Before you jump right into applying, there are a few things worth doing to ensure your application is successful.

  • Teaching events – which provide a brilliant opportunity to find out more about teacher training and what a career in teaching has to offer. These also provide a great way for you to meet the schools and universities that lead teacher training.

  • Classroom experience – a fantastic way to stand out in your application is by bringing relevant classroom experience to the table. Getting school experience isn't as tricky as you might think, and the Government provides a simple service for you to find opportunities local to you.

  • Application tips – again, the Government provides a lot of resources to support you in creating the perfect application, including your personal statement.


I don't have degree 2:2 or above, can I still become a teacher?

To become a primary or secondary school teacher in the UK you need Qualified Teacher Status (QTS). You must have an undergraduate degree (2:2 or above) or an equivalent qualification to obtain QTS.

These courses generally take 3-to-4 years full-time, with the most common route for primary school teachers a Bachelor of Education (BEd) degree. For secondary school teaching, you can look to Bachelor of Arts (BA) or Bachelor of Science (Bsc) degrees, where you will concentrate on gaining specialist knowledge in your chosen subject.

Find out more about undergraduate options here.

I don't have a GCSE in Maths/English/Science above a grade C, can I still become a teacher?

To become a primary or secondary school teacher in the UK, you need to have achieved a GCSE in Maths & English at grade C/4 or above. Primary school teachers need an additional Science GCSE at C/4 or above.

There are many online courses that will guide you through a retake of any of your GCSEs, including ICS Learn here.

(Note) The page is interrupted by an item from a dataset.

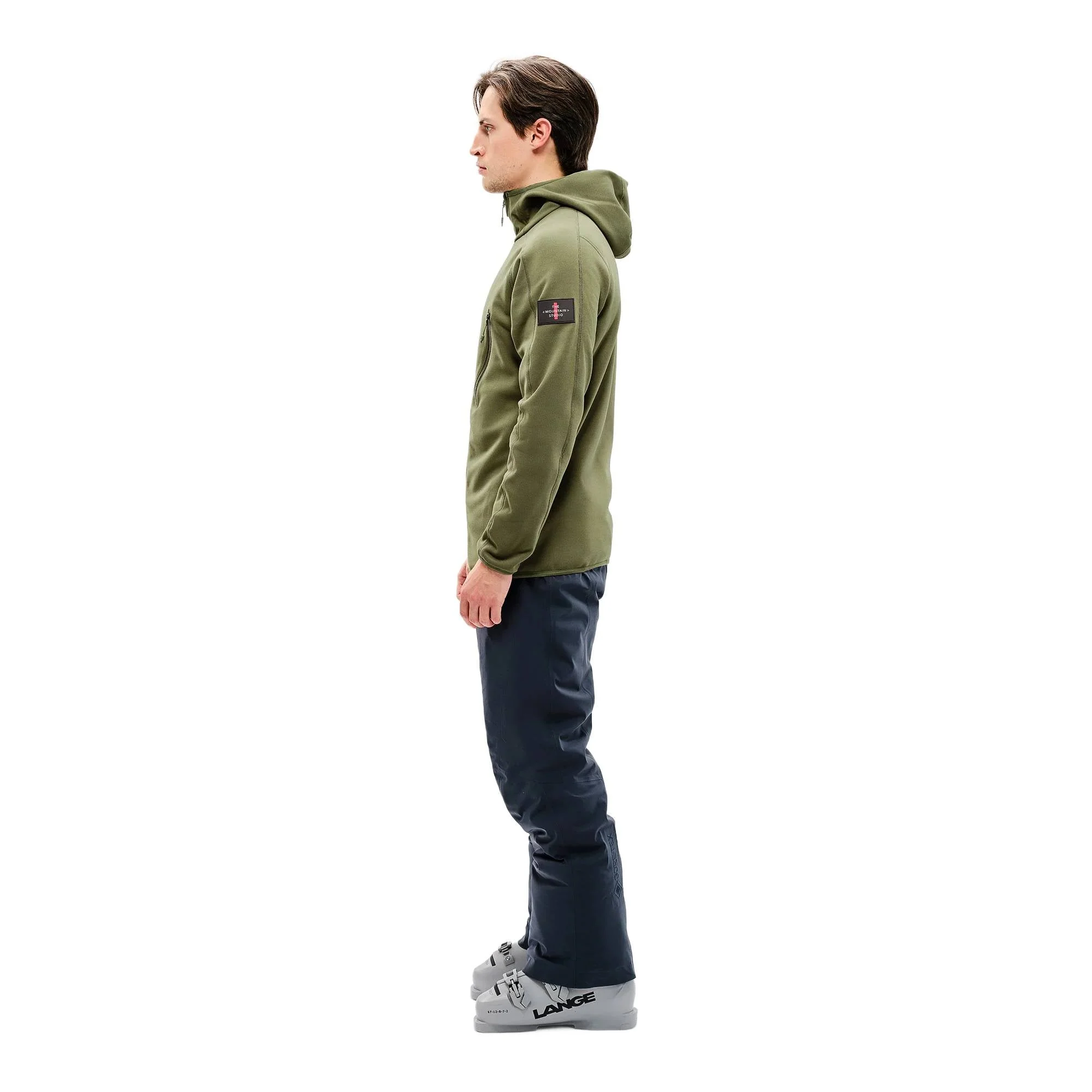 The Mountain Studio Tech Fleece Mens Hood 2026 - Image 5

Alternatively you can register for exams directly through the examiner's website as a private candidate, e.g. here. If this is the route you want to go down, it would be worth looking to free online courses to help you brush up on your chosen subject. Khan Academy is a fantastic tool for this kind of preparation

Can I have a salary whilst training to become a teacher?

If you want to make the jump into teaching, but require a salary, there are multiple options for you to explore. As long as you have a degree, you can look to a Postgraduate Teaching Apprenticeship, which offers a combination of classroom teaching, practical learning and a salary, with 20% of your time allocated to off-the-job learning as you work towards QTS.

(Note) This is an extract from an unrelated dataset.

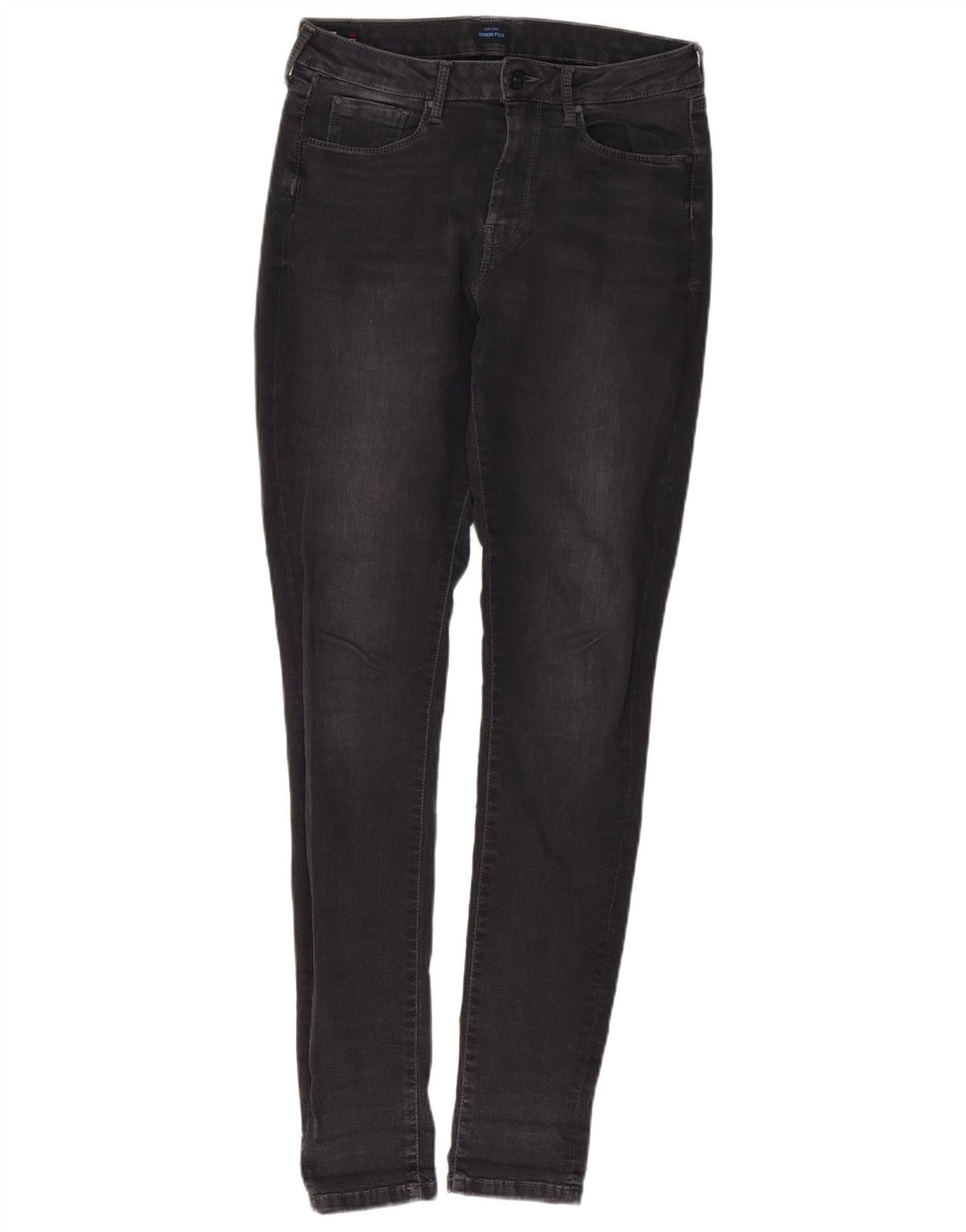 PEPE JEANS Dame Skinny Jeans W29 L32 Sort Bomuld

School Direct is another option, similar to a Postgraduate Teaching Apprenticeship, where you'll have the opportunity to earn a salary and train to become a qualified teacher. You can have a look at different salaried options here Find Postgraduate Teacher Training, by filtering your results for ‘only courses that come with a salary'.

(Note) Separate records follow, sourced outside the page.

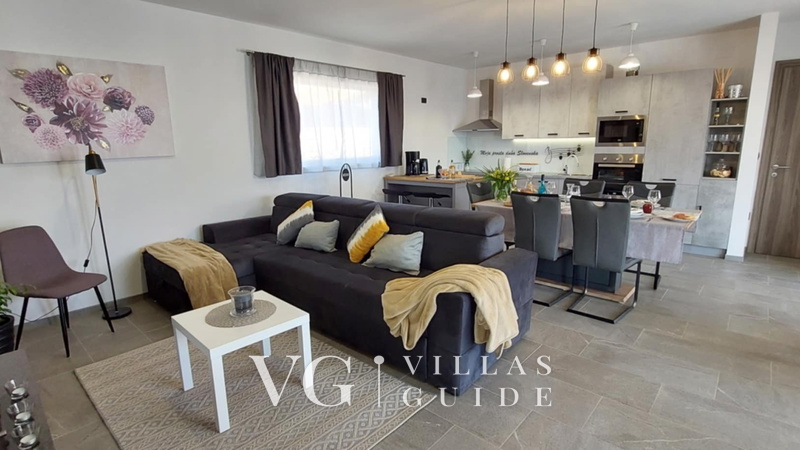 Villa Lana - Čabrunići Dvorište i vanjski dio objekta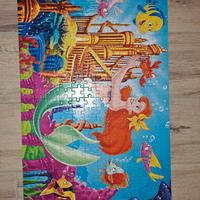 Puzzle Sirenetta Disney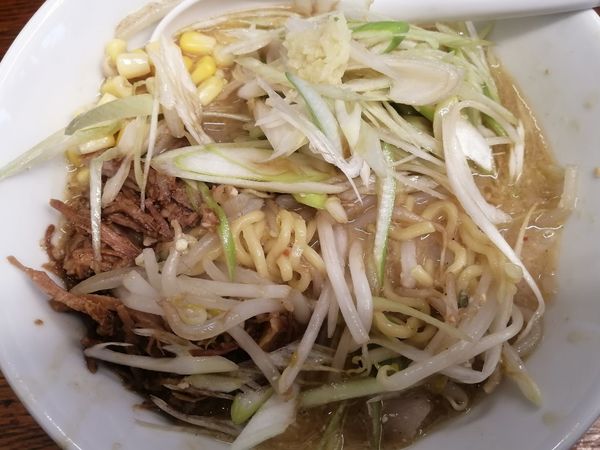 「（2月限定）ネギ味噌らーめん¥1000」@東神田ら～めん3の写真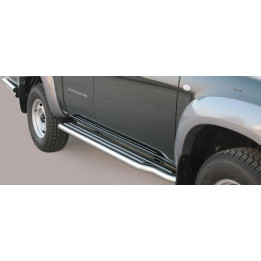 Bočné nášľapy 2007 - 2012 Mazda BT50 Freestyle P/195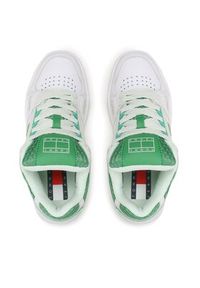 Tommy Jeans Sneakersy Skate Sneaker EN0EN02129 Biały. Kolor: biały. Materiał: skóra. Sport: skateboard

Finally, if you are a career changer with a 2:1 or above, you might also be eligible to join the popular Teach First training programme. You’ll develop considerable teaching and leadership skills, while you earn a salary and gain a Postgraduate Diploma in Education and Leadership, which is worth double the master’s credits of a Postgraduate Certificate in Education. Additionally, you’ll gain a qualified teacher status in your first year and completing your newly qualified teacher placement in year two. Find out more on the Teach First website.

Want to brush up on your specialist subject first?

If you're hoping to become a secondary school teacher, it might be worth brushing up on your specialist subject before you begin your programme. The Government provides Specialist Knowledge Enhancement courses, which you can look through here, or you might want to take a look at the multitude of free courses out there, such as on Khan Academy.